Essay

Pearly queen

Richard Cork extols the restraint that lies behind Tate Britain’s haunting Elizabethan masterpiece

Emerging from the dark to reveal her prominent pregnancy, the lady appears to welcome our attention, inviting us to share her delight at the prospect of childbirth. The identity of this beguiling sitter has long since been forgotten; the only clue lies in an inscription on the back of the panel, suggesting that the portrait was once owned by an 18thcentury Shropshire landowner. His Elizabethan forebears, however, were probably not prosperous enough to have commissioned such a sumptuous image.

Attributed to Marcus Gheeraerts II
Portrait of an Unknown Lady (c.1595)
Tate

By the time Marcus Gheeraerts II (1561/2–1636) painted this picture, in about 1595, he was one of the most prominent portraitists of the era. A few years ealier, his monumental Ditchley portrait of a resplendent Elizabeth I had proclaimed the abilities of this Bruges-born artist. Forced to flee his native country for religious reasons, Gheeraerts went on to depict the top-ranking denizens of his adopted land as confidently as any of his English rivals.

Nothing in his oeuvre is more haunting than Portrait of an Unknown Lady. She is festooned unashamedly with pearls, which dance around her dark hair, dangle from her blanched forehead, curl round her neck and hang like plump white fruits from her ear-lobes. Then, in even more glistening profusion, they cascade from both shoulders before curving upwards to be held, in an almost nonchalant loop, between her breasts.

Gheeraerts clearly intended an erotic frisson, and the lady’s smile may convey a tacit acknowledgement of her delight in display. Most sitters in Elizabethan portraits are serious, so artist and sitter needed considerable audacity to depart from precedent. Pearls, however, also symbolised purity, and were the attribute of the virgin-martyr St Margaret of Antioch, the patron saint of childbirth. So the avalanche of pearls may also be intended to attract St Margaret’s blessing during the hazards of pregnancy.

The sitter’s husband must have commissioned the portrait to celebrate her fertility and the hoped-for birth of an heir. The swell of her belly is shown with relish, and more pearls pepper the dress enclosing its ripeness. Gheeraerts revels in his skill at simulating their texture.

The exceptional quality of this painting stems, nevertheless, from the artist’s fundamental restraint. Unlike so many Elizabethan portraits, crammed with an overload of pictorial embellishment, this image is notable for its rigour. Largely limited to a discreet range of black, white and the palest of greys, it benefits from the discipline of an artist who knows when to stop. However much he savours the elaborate ruff radiating from the lady’s neck like an exclamatory sun-burst, Gheeraerts reins in his appetite for spectacle elsewhere. Only the sitter’s brazenly painted lips, and a few crimson jewels glinting in her hair, break free from his pared-down palette.
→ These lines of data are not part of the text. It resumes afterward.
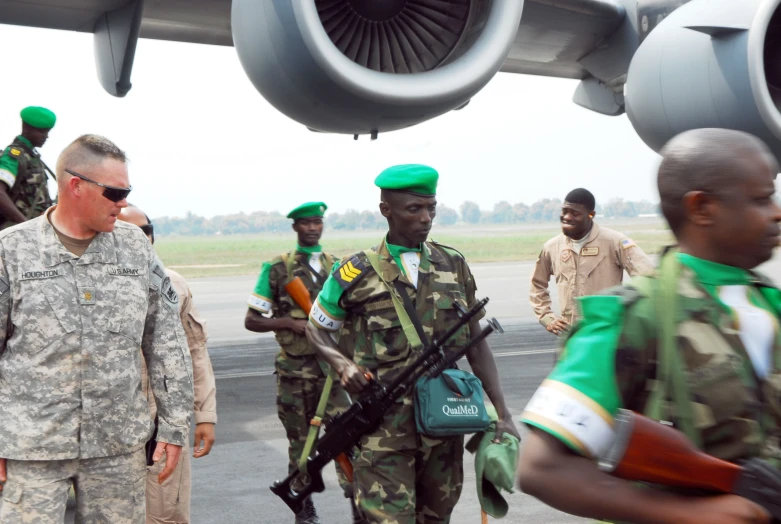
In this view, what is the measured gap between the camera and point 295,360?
5547 millimetres

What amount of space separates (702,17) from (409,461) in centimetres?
242

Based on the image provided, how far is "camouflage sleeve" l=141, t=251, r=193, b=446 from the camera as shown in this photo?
3.08m

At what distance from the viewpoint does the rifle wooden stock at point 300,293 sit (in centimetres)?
554

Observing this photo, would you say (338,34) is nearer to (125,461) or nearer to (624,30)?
(125,461)

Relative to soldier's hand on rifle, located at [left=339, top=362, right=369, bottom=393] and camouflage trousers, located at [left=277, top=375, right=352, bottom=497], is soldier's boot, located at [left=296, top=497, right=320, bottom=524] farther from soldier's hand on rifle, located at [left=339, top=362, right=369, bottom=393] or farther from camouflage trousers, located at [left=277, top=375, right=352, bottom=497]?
soldier's hand on rifle, located at [left=339, top=362, right=369, bottom=393]

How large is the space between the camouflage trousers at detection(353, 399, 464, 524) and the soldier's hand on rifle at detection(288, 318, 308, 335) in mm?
2018

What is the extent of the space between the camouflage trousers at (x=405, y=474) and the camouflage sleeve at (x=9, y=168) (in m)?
3.13

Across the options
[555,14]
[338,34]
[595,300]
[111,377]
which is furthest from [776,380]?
[555,14]

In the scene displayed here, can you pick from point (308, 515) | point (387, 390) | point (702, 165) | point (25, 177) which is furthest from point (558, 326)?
point (702, 165)

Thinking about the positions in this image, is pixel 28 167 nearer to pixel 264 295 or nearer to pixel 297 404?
pixel 264 295

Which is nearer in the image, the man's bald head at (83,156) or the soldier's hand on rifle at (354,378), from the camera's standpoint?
the man's bald head at (83,156)

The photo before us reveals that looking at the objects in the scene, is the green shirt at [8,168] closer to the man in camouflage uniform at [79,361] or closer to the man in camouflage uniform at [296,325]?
the man in camouflage uniform at [296,325]

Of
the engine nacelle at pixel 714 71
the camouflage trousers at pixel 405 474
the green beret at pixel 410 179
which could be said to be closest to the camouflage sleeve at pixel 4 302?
the camouflage trousers at pixel 405 474

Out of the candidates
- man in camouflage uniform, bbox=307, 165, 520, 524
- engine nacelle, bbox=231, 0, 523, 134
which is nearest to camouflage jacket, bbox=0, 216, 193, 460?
man in camouflage uniform, bbox=307, 165, 520, 524
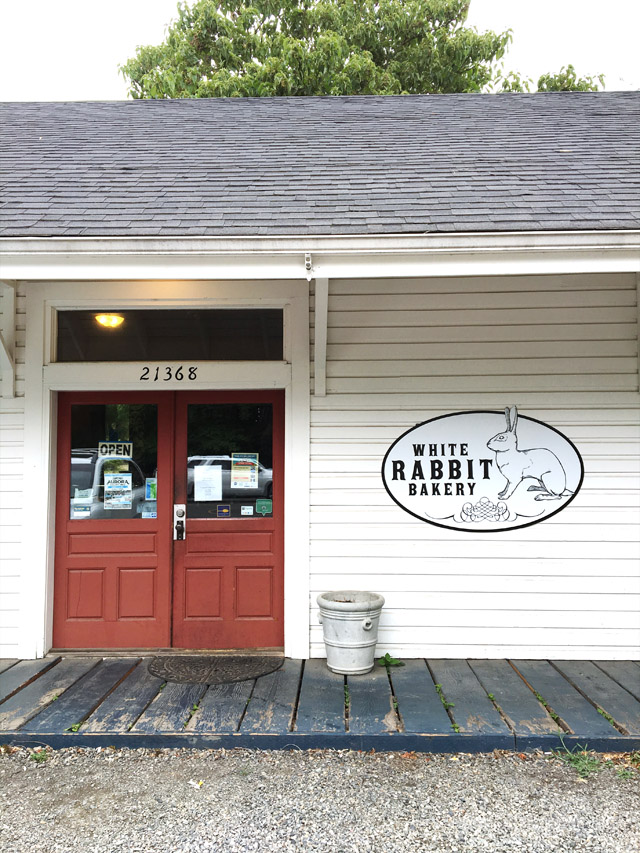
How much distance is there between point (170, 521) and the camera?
4.82 meters

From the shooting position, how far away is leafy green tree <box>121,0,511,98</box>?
1214 centimetres

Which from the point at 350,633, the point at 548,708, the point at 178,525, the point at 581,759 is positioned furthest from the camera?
the point at 178,525

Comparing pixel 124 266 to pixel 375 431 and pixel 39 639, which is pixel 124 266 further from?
pixel 39 639

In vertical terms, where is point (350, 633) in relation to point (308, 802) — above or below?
above

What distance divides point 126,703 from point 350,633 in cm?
147

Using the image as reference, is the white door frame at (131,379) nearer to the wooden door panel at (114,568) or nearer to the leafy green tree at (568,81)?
the wooden door panel at (114,568)

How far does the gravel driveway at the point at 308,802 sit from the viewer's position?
268cm

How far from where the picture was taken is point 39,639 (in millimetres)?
4617

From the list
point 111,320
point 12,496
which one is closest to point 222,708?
point 12,496

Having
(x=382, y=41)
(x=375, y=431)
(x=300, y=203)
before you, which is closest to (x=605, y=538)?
(x=375, y=431)

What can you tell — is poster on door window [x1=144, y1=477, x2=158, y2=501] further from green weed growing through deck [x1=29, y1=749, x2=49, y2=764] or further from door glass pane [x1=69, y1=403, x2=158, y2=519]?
green weed growing through deck [x1=29, y1=749, x2=49, y2=764]

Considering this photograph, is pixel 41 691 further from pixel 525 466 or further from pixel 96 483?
pixel 525 466

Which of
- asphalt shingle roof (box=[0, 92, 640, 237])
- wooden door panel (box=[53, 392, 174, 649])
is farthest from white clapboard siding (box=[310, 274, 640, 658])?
wooden door panel (box=[53, 392, 174, 649])

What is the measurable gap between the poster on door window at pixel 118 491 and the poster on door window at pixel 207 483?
0.51 meters
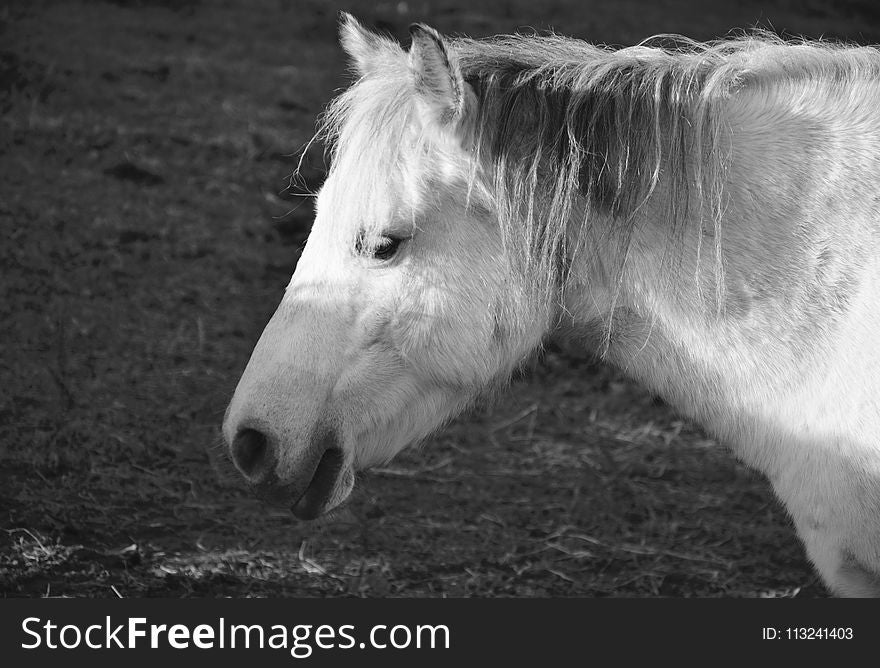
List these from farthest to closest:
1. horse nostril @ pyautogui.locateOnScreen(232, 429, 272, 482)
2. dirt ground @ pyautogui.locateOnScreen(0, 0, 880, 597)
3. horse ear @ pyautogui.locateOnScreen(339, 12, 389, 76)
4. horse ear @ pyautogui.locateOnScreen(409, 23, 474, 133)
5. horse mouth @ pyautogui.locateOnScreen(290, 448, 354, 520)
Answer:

As the familiar Ditchley portrait of Elizabeth I testifies, it was fashionable at the time to depict high-born women as though drained of blood: their blanched skin proved their pedigree. But in this painting, the pregnancy theme gives the lady’s overall pallor a more ominous meaning as well. For childbirth was dangerous, and everyone knew it – one in a hundred women died as a direct result of the stress endured in labour. Pregnancy portraits were commissioned not only as proud demonstrations of dynastic prowess, but as records of deeply cherished wives who might not survive their confinement. No amount of pearls could save this unknown lady or her unborn child if there were complications during childbirth.

Gheeraerts had traumatic personal experience of life’s brevity. He married Magdalen de Critz in 1590 and they had three children in the next decade, but all appear to have died young. Hence, perhaps, the awareness of fragility detectable in Portrait of an Unknown Lady. While he bedecks his sitter in finery, Gheeraerts also stresses her vulnerability. Almost as white as a corpse, she can easily be imagined lying horizontally on a tomb. By portraying her magnificence even as he warns of the hazards to come, Gheeraerts produces a poignant image where joy and anxiety compete for the viewer ‘s attention.